Bald ist es soweit! Das Wintersemester beginnt und damit auch eine weitere Runde der Lehrveranstaltung zum Thema Betriebssysteme: Operating System Techniques. Auch dieses mal wollen wir in den Innereien unseres Lehrbetriebssystems herumstochern. Diesmal wollen wir uns ein Semester mit dem Thema "Speichervirtualisierung" und Privilegienisolation widmen. Am Ende wird unser Lehrbetriebssystem OOStuBS echte Prozesse haben, die sich mittels fork() vervielfältigen können. Kommunikation zwischen Prozessen findet dann durch effizientes Copy-on-Write statt.

Oskar Pusz presents Data-Flow–Sensitive Fault-Space Pruning for the Injection of Transient Hardware Faults at the Conference on Languages, Compilers and Tools for Embedded Systems (LCTES '21).

In the paper, we describe Data-Flow–Sensitive Fault-Space Pruning (DFP), a new precise and fault-space–complete data-flow sensitive fault-space pruning method that extends on def/use-pruning by also considering the instructions’ semantics when deriving fault-equivalence sets. In our experimental evaluation, this already reduces the number of necessary injections by up to 18 percent compared to def/use pruning.

The DFP is the core element in the ISA level of our research project CLASSY-FI.

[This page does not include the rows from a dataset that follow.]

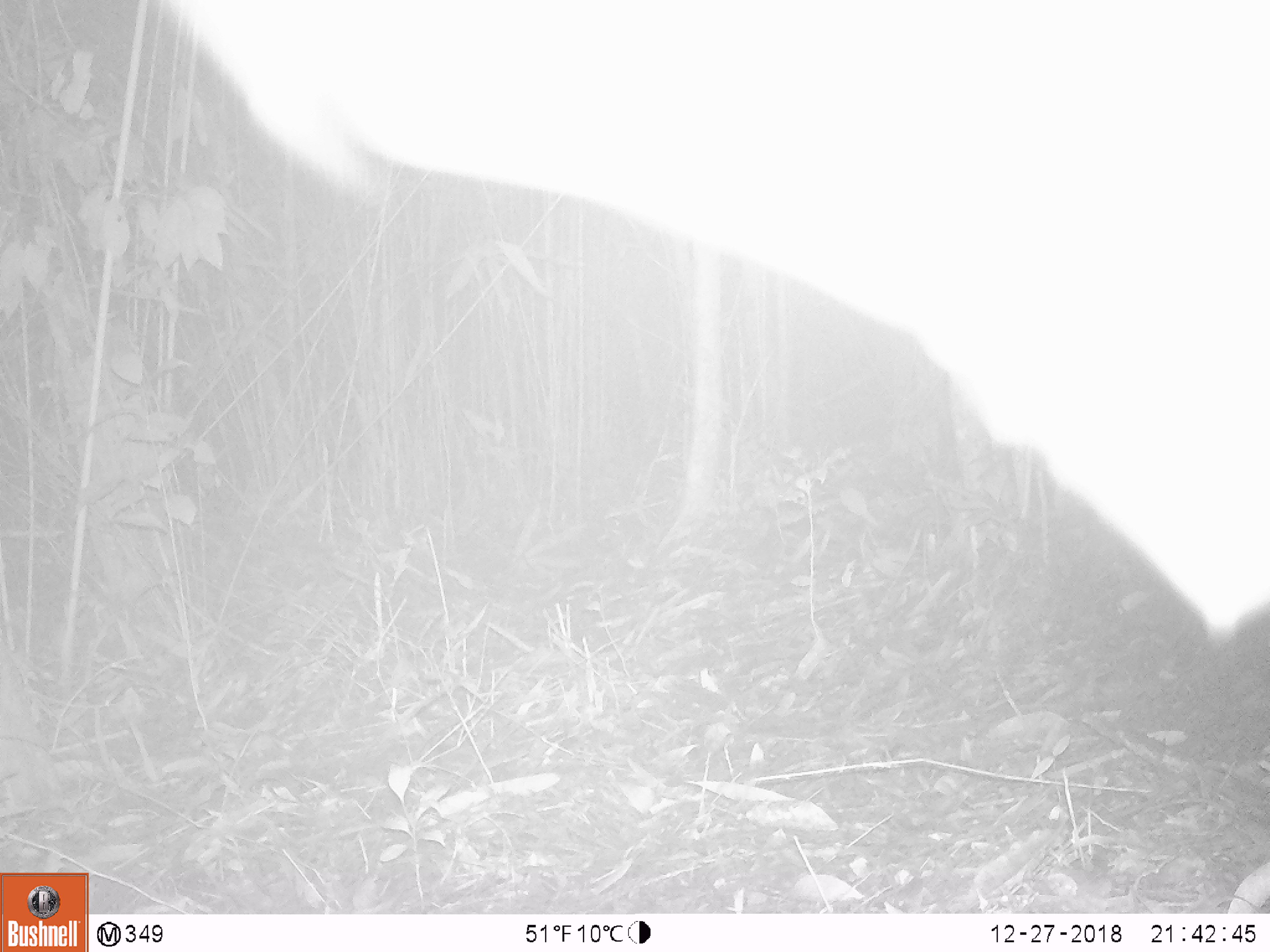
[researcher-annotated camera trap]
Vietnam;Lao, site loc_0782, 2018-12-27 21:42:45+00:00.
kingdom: Animalia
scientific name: Animalia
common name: animal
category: unidentified animal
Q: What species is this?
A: Unidentified animal (animal) (Animalia).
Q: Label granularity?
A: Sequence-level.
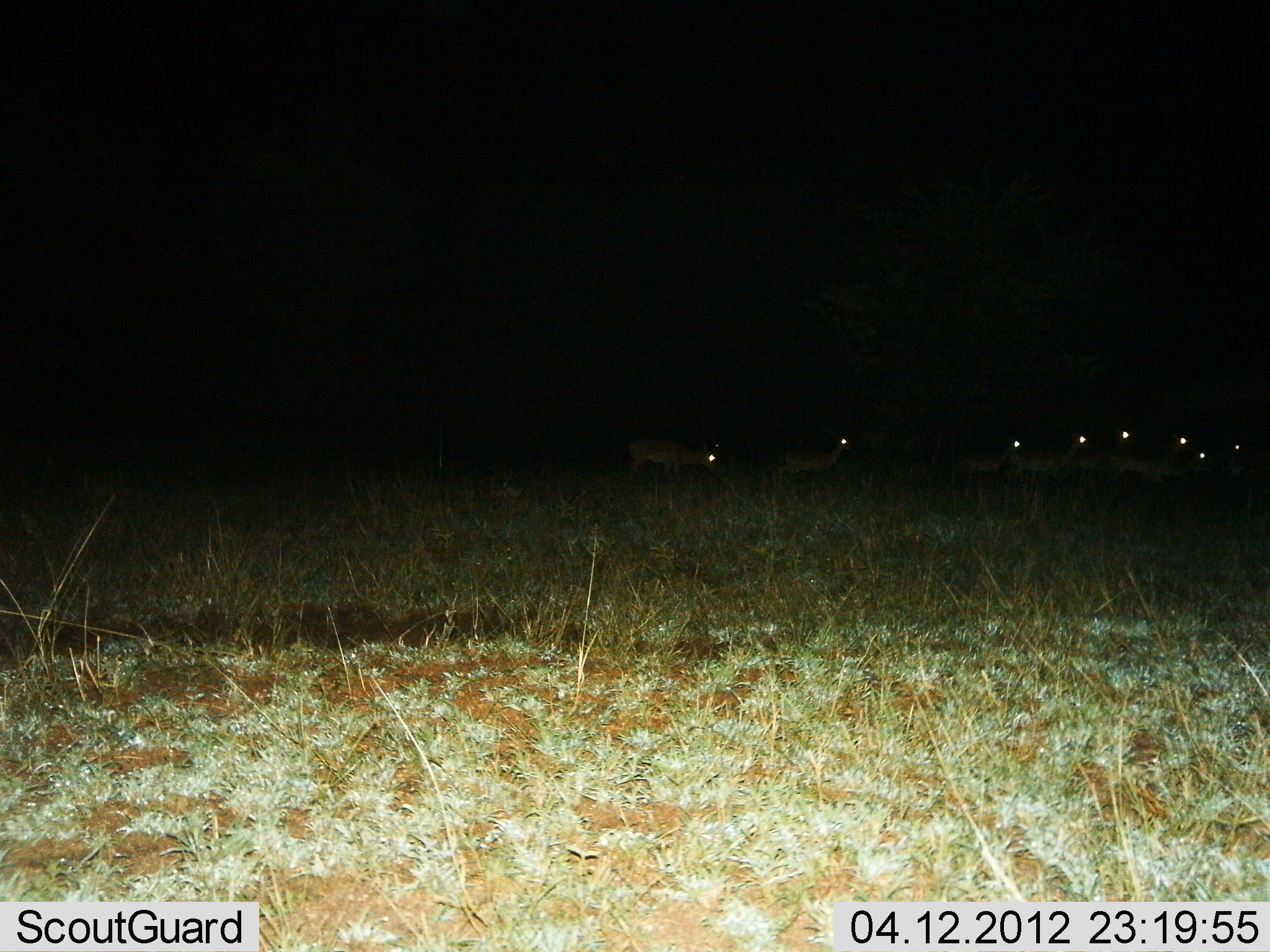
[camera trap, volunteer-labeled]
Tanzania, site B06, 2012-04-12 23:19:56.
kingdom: Animalia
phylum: Chordata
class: Mammalia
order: Artiodactyla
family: Bovidae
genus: Nanger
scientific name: Nanger granti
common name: grant's gazelle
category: gazellegrants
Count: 8.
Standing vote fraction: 67%.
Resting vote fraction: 0%.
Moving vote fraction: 33%.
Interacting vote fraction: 17%.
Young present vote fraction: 0%.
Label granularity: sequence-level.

The source code and evaluation artifacts are available here: Source Code and Evaluation Data for the Paper: Data-Flow–Sensitive Fault-Space Pruning for the Injection of Transient Hardware Faults.

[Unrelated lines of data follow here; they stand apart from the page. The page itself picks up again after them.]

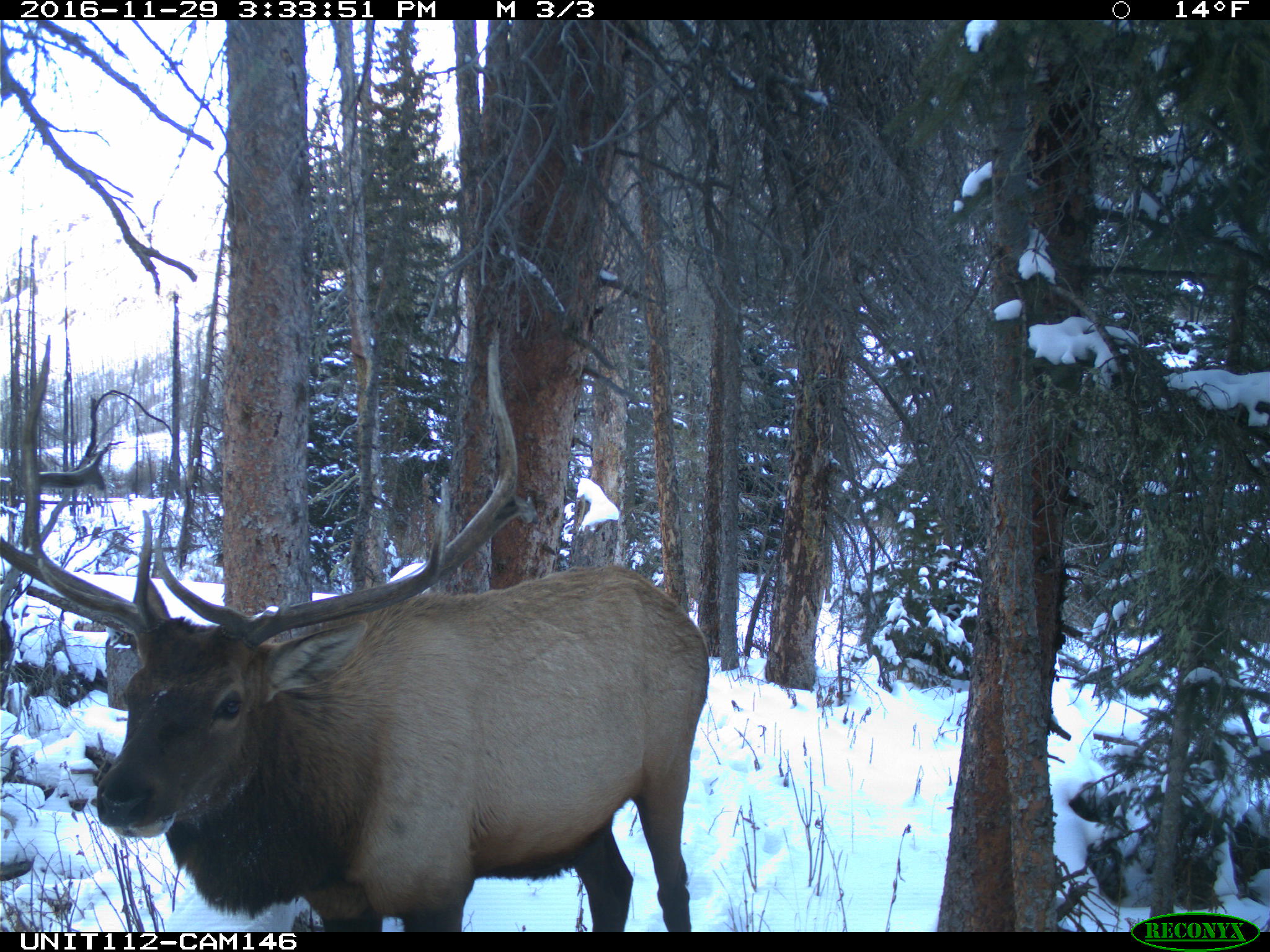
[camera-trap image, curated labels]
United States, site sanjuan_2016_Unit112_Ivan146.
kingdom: Animalia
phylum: Chordata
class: Mammalia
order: Artiodactyla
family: Cervidae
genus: Cervus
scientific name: Cervus elaphus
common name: red deer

Björn Fiedler presents our paper ARA: Static Initialization of Dynamically-Created System Objects at the 27th IEEE Real-Time and Embedded Technology and Applications Symposium (RTAS '21).

In the paper, we present ARA, a framework for static specialization of operating systems for embedded systems. ARA is capable to statically detect operating-system objects dynamically created during run-time and replace them by statically prepared equivalents. ARA is a major building block of our reserch project AHA towards the goal to fully automatically analyze and specialize applications and their system software.

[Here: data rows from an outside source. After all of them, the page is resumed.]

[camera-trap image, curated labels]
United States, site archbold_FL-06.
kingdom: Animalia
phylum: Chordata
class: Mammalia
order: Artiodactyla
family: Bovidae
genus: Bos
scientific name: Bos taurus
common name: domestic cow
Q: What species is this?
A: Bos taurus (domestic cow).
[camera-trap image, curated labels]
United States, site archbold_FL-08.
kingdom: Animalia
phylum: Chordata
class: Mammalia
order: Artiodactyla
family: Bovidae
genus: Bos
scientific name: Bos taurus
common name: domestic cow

The presentation videos, source code and evaluation artifacts are available at the paper's details page: ARA: Static Initialization of Dynamically-Created System Objects

In der Lehrveranstaltung Betriebssystembau lernen die Studierenden die konzeptionellen Grundlagen und wichtigen Techniken kennen, die für den Bau eines Betriebssystems erforderlich sind. In den vorlesungsbegleitenden Übungen werden diese Kenntnisse praktisch angewendet, indem ein kleines PC-Betriebssystem in kleinen Arbeitsgruppen von Grund auf neu entwickelt wird.

Christian Dietrich investigates principles, methods and techniques for the development of general- and special-purpose system software and operating systems. His teaching activities will focus on the topic of operating systems and the broader area of systems software development in general.

Auf dem virtuellen Frühjahrstreffen der GI/ITG Fachgruppe Betriebssysteme, hat Christian Dietrich den Promotionspreis für seine Dissertation Interaction-Aware Analysis and Optimization of Real-Time Application and Operating System erhalten. Der Promotionspreis wird jährlich von der Fachgruppe für hervorragende Promotionen auf dem Gebiet der Betriebssystemforschung vergeben.